Task goal> Arrange the items below as a two-column CSV with the headers item and answer. Give one row per item, with each value in its own quoted field and line breaks turned into spaces, and leave out the pictures.

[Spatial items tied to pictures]
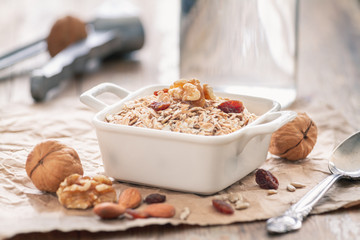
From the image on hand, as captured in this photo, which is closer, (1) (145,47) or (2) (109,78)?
(2) (109,78)

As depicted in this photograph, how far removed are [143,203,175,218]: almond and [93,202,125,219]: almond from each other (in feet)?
0.11

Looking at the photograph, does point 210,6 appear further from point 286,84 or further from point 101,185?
point 101,185

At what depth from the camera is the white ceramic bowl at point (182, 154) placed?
2.49ft

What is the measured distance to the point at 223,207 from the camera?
74 cm

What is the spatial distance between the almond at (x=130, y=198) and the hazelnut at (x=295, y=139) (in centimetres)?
27

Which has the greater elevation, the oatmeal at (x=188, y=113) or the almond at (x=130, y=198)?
the oatmeal at (x=188, y=113)

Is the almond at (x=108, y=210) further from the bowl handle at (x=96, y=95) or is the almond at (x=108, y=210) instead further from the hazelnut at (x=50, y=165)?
the bowl handle at (x=96, y=95)

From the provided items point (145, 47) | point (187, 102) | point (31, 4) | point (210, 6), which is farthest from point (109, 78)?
point (31, 4)

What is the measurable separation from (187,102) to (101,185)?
0.18m

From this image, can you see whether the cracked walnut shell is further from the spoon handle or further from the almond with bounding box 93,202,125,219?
the spoon handle

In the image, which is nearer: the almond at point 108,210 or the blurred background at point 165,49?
the almond at point 108,210

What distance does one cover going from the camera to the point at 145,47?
165 centimetres

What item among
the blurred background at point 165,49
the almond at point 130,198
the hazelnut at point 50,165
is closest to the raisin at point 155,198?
the almond at point 130,198

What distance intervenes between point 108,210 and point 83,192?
0.22 ft
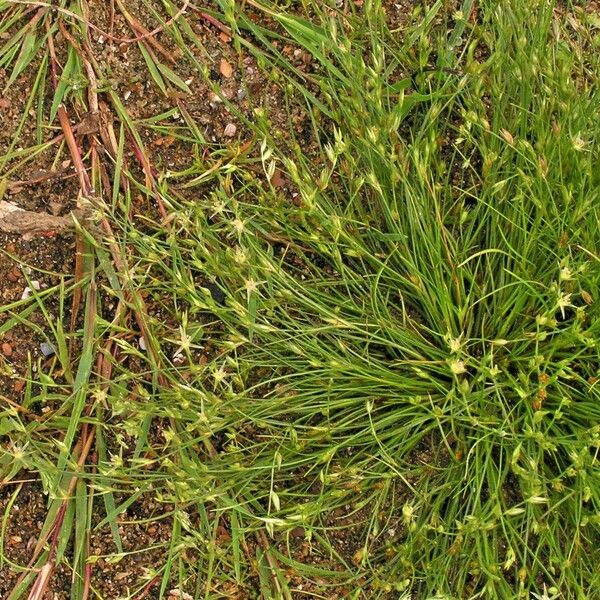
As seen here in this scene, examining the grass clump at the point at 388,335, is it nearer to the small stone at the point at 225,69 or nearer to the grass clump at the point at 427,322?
the grass clump at the point at 427,322

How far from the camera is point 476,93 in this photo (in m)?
1.93

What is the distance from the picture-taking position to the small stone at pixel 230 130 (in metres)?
2.24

Task output>
item,answer
"From the image on hand, as captured in this photo, which is closer, (1) (145,47) or (2) (109,78)?","(2) (109,78)"
"As depicted in this photograph, how far removed are [143,203,175,218]: almond and [93,202,125,219]: almond from each other (in feet)?","0.11"
"Looking at the photograph, does point 210,6 appear further from point 286,84 or further from point 101,185?","point 101,185"
"At what depth from the camera is the white ceramic bowl at point (182, 154) placed?","2.49ft"
"What is the measured distance to the point at 223,207 from the camera?","74 cm"
"What is the spatial distance between the almond at (x=130, y=198) and the hazelnut at (x=295, y=139) (in centimetres)?","27"
"Which has the greater elevation, the oatmeal at (x=188, y=113) or the almond at (x=130, y=198)?","the oatmeal at (x=188, y=113)"
"Is the almond at (x=108, y=210) further from the bowl handle at (x=96, y=95) or is the almond at (x=108, y=210) instead further from the hazelnut at (x=50, y=165)?","the bowl handle at (x=96, y=95)"
"From the provided items point (145, 47) | point (187, 102) | point (31, 4) | point (210, 6), which is farthest from point (109, 78)?","point (31, 4)"
"What is the measurable separation from (187,102) to (101,185)?","0.18m"
"From this image, can you see whether the cracked walnut shell is further from the spoon handle or further from the almond with bounding box 93,202,125,219?","the spoon handle"
"In the image, which is nearer: the almond at point 108,210 or the blurred background at point 165,49?","the almond at point 108,210"
"What distance does one cover going from the camera to the point at 145,47?","165 centimetres"
"What item among the blurred background at point 165,49 the almond at point 130,198 the hazelnut at point 50,165 is closest to the raisin at point 155,198?","the almond at point 130,198"
"What distance intervenes between point 108,210 and point 83,192?","0.22 ft"
"As seen here in this scene, examining the grass clump at the point at 388,335, is it nearer to the small stone at the point at 225,69 or nearer to the grass clump at the point at 427,322?","the grass clump at the point at 427,322"
"How far from the camera is point 476,93 in this photo (in m)?","1.93"
"What is the distance from the picture-taking position to the small stone at pixel 230 130 (in metres)?","2.24"